Paläontologie: Vögel haben in der Arktis mit Dinosauriern gelebt

Neueste Fossilfunde belegen, dass Vögel bereits vor 73 Millionen Jahren im hohen Norden Seite an Seite mit Dinosauriern nisteten.

Die arktische Region gilt in der heutigen Zeit als eine der wichtigsten Brutregionen für Millionen von Zugvögeln. Jeden Frühling kehren Vögel aus ihren Winterquartieren zurück. Sie werden angelockt von den endlosen Tagen und dem Überfluss an Nahrung. Doch dieses spektakuläre Naturschauspiel ist keineswegs neu, wie eine aktuelle Studie zeigt, reichen die Wurzeln dieses arktischen Lebensraums für Vögel tief in die Erdgeschichte zurück.

Erstaunliche Vielfalt an Lebewesen in der Kreidezeit

Ein internationales Forschungsteam unter der Leitung von Lauren Wilson von der Princeton University hat im Norden Alaskas fossile Überreste entdeckt, die belegen, dass bereits vor mindestens 73 Millionen Jahren Vögel in der Arktis nisteten. Ihre Funde aus der Prince Creek Formation wurden nun im Fachjournal Science vorgestellt und rücken die Anwesenheit von Vögeln im hohen Norden um ganze 30 Millionen Jahre weiter in die Vergangenheit als bislang belegt.

Die Prince Creek Formation war während der späten Kreidezeit Heimat einer erstaunlichen Vielfalt an Lebewesen. Darunter waren auch Dinosaurier, wie frühere Funde belegen. Diesmal stießen die Forscher auf rund 50 winzige Knochenfragmente. Diese stammen von prähistorischen Vögeln. Darunter fanden sich sogar Überreste von Küken und ungeschlüpften Embryonen. Es war ein klarer Hinweis darauf, dass diese Vögel nicht nur die Region durchquerten, sondern auch dort brüteten.

Besonders aufschlussreich war die Struktur der Knochen. Ihre poröse, noch nicht vollständig verknöcherte Beschaffenheit wies auf Jungtiere hin. Die Analyse ergab, dass es sich um Vertreter mehrerer Vogelgruppen handelte, darunter die Ichthyornithes, Hesperornithiformes und frühe Vertreter der Neornithes, also jener Gruppe, aus der sich die heutigen Vögel entwickelten.

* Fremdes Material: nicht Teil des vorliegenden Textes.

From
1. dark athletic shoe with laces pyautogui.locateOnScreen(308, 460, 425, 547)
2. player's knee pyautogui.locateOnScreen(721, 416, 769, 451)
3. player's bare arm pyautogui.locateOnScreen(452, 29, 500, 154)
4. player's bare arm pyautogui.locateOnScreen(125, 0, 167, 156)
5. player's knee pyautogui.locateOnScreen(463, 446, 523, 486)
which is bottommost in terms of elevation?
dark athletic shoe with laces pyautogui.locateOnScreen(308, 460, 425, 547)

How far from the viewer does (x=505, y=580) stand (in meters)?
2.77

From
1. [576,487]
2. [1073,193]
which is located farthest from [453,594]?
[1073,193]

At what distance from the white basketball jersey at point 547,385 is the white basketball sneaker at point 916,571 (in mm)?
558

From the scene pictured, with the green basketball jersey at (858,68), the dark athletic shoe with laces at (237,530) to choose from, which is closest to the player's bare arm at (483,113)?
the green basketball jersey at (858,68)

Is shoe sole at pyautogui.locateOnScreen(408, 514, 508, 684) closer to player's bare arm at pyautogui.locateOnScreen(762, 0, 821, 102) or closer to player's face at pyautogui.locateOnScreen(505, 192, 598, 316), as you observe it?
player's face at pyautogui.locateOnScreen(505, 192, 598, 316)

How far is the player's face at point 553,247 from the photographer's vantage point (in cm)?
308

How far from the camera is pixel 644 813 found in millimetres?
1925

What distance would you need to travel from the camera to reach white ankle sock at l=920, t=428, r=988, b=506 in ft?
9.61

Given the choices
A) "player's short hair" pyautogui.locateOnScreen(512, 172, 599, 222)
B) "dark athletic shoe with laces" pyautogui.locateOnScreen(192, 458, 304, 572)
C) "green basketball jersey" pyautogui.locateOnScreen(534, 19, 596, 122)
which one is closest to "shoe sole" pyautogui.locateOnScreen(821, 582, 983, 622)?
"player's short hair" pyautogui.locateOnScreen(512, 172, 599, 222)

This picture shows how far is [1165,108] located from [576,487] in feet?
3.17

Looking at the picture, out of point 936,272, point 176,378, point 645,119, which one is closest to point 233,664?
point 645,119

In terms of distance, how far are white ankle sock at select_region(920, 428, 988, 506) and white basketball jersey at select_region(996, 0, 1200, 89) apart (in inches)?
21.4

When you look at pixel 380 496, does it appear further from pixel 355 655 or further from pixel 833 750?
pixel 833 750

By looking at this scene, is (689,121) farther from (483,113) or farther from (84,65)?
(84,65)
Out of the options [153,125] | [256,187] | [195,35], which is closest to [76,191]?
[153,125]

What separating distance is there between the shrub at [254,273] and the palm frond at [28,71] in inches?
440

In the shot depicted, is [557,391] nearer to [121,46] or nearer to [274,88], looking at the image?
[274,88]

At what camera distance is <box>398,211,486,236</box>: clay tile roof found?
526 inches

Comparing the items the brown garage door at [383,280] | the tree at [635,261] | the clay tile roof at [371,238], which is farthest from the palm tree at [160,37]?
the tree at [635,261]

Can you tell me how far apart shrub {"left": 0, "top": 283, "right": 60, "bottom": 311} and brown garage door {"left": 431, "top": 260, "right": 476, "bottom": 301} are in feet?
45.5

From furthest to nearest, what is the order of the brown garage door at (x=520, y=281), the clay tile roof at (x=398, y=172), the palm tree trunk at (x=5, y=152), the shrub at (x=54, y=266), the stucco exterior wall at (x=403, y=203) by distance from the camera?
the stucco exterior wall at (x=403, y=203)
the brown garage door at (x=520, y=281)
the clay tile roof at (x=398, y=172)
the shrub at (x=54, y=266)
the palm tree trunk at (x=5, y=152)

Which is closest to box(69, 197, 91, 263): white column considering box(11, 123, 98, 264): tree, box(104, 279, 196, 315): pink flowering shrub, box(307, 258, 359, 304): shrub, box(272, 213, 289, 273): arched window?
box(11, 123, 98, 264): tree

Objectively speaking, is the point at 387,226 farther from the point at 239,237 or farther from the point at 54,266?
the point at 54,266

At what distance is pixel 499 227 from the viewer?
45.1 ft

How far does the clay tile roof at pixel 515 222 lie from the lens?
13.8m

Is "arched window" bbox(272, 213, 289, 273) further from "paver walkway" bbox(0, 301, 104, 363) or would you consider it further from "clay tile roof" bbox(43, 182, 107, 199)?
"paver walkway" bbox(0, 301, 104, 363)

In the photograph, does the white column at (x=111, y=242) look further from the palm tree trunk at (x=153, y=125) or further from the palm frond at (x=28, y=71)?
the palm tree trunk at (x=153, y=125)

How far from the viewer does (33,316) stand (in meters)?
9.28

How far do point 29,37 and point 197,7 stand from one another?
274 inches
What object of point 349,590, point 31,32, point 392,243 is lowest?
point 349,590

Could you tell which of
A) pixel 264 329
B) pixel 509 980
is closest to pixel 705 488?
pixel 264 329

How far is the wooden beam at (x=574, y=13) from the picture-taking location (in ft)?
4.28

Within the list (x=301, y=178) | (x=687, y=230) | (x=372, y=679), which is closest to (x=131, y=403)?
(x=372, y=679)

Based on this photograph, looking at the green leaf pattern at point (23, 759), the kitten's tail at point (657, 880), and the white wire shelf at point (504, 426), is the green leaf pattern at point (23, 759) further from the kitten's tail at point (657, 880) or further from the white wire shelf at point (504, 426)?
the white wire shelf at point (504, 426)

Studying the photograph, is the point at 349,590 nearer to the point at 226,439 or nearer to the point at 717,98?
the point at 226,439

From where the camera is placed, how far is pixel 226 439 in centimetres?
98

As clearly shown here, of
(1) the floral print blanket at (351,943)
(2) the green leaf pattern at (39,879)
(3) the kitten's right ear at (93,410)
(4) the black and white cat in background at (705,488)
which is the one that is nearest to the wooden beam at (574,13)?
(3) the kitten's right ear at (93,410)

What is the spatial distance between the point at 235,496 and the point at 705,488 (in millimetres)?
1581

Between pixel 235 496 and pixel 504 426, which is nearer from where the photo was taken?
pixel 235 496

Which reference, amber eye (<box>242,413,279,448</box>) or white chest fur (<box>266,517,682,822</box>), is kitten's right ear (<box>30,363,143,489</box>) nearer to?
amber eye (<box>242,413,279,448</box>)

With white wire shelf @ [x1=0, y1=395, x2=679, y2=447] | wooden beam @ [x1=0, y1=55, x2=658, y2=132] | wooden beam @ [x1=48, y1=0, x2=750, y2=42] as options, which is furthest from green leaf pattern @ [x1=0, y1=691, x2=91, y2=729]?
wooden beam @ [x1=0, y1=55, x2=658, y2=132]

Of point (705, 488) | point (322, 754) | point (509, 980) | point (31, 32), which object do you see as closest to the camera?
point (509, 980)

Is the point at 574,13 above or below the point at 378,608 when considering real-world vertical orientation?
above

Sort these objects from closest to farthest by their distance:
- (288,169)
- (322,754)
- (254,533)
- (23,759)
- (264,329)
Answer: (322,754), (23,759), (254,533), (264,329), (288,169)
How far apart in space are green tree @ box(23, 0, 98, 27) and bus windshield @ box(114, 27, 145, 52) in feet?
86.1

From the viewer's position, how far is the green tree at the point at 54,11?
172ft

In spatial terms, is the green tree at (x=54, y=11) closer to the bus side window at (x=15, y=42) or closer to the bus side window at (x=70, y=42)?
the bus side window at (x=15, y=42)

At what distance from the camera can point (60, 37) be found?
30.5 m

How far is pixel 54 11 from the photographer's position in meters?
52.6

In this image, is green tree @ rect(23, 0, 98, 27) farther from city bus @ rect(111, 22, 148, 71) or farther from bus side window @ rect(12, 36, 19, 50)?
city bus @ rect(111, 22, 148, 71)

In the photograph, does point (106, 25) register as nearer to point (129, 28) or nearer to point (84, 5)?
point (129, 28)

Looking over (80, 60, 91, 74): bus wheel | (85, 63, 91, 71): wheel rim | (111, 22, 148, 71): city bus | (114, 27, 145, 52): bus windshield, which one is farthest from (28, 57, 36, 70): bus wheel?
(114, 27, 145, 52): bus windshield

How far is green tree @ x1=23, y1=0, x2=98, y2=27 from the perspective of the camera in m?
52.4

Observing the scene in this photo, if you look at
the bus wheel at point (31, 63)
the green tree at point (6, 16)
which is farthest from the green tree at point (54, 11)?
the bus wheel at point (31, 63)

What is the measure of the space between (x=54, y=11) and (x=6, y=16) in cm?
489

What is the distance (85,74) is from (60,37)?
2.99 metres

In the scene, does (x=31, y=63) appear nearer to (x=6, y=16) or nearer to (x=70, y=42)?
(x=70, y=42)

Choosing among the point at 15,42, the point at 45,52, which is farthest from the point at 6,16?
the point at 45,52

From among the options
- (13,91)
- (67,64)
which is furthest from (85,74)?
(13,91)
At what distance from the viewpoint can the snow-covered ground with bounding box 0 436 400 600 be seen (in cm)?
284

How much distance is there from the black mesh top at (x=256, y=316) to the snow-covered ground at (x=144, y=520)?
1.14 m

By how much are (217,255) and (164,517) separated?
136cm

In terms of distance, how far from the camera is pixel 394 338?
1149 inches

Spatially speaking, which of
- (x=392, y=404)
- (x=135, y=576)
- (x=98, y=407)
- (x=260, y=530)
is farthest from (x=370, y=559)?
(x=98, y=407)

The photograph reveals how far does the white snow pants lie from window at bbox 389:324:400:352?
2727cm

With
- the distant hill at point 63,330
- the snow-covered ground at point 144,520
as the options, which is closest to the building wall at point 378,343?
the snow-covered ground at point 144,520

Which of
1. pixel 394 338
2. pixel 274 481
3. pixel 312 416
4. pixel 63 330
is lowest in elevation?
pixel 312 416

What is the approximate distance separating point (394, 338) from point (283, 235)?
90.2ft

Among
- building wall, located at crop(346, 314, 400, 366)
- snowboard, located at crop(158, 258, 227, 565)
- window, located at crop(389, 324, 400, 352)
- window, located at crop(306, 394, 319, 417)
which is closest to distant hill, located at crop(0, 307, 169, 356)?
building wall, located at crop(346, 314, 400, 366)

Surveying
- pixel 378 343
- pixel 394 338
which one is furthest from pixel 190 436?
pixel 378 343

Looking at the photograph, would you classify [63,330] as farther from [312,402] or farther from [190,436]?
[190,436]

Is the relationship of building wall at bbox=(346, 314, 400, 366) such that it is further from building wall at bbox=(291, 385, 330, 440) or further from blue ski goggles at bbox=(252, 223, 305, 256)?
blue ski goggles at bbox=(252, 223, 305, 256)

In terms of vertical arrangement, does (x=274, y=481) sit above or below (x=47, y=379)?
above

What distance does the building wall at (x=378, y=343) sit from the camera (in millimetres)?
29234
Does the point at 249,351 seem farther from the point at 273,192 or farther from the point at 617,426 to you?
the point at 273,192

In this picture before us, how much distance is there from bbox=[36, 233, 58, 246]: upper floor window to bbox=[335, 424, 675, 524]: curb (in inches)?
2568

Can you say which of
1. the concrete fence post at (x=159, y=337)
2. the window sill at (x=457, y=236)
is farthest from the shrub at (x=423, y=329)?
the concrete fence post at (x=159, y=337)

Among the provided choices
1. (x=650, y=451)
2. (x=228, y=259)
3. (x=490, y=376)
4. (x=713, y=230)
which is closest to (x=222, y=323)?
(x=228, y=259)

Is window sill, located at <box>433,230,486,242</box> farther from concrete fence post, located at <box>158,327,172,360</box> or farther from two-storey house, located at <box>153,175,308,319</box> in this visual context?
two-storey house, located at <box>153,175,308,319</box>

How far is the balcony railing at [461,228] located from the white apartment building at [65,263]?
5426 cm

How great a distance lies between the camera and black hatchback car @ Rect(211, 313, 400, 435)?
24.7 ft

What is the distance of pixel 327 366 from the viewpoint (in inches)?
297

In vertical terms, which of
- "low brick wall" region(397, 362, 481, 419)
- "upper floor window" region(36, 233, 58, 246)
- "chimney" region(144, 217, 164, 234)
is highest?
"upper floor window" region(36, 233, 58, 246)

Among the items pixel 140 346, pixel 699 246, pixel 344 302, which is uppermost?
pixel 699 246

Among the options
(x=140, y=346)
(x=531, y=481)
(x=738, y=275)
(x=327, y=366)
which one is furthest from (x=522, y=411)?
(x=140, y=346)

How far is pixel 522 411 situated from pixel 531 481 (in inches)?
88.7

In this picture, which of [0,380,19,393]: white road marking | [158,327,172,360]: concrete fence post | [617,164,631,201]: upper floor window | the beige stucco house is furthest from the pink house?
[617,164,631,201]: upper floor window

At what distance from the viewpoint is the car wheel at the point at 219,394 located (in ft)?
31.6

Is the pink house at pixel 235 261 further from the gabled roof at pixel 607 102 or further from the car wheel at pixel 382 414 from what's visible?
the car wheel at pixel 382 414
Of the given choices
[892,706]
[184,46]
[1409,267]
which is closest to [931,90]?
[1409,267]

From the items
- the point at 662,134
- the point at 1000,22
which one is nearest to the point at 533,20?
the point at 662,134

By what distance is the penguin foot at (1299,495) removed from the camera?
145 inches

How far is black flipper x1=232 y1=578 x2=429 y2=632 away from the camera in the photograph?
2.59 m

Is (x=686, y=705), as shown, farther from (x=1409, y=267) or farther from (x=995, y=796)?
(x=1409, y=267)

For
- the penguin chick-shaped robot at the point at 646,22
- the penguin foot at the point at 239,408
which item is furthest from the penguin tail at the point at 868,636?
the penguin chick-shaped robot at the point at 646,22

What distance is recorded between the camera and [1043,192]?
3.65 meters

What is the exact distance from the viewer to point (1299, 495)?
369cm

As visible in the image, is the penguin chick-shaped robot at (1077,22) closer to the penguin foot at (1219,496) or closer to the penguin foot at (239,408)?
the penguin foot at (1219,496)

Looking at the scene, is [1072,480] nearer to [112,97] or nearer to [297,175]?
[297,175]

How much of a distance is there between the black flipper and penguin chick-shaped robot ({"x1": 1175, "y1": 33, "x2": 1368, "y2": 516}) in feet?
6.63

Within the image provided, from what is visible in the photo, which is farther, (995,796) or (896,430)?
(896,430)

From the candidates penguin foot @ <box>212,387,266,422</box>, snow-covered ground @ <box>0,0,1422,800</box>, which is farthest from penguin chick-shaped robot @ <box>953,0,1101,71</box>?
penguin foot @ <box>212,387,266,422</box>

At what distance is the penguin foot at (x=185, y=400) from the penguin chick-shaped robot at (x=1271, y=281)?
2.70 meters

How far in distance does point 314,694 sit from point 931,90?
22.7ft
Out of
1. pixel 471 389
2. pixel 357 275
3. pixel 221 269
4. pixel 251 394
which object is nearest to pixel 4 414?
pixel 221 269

Extreme Lichtverhältnisse und klimatische Schwankungen

Die Ichthyornithes ähnelten in ihrer Erscheinung modernen Möwen oder Seeschwalben, während die Hesperornithiformes offenbar stark an das Leben im Wasser angepasst waren, vergleichbar mit heutigen Alkenvögeln oder Pinguinen. Beide Gruppen trugen noch Zähne in ihren Schnäbeln. Es war ein anatomisches Merkmal, das moderne Vögel im Laufe der Evolution verloren haben.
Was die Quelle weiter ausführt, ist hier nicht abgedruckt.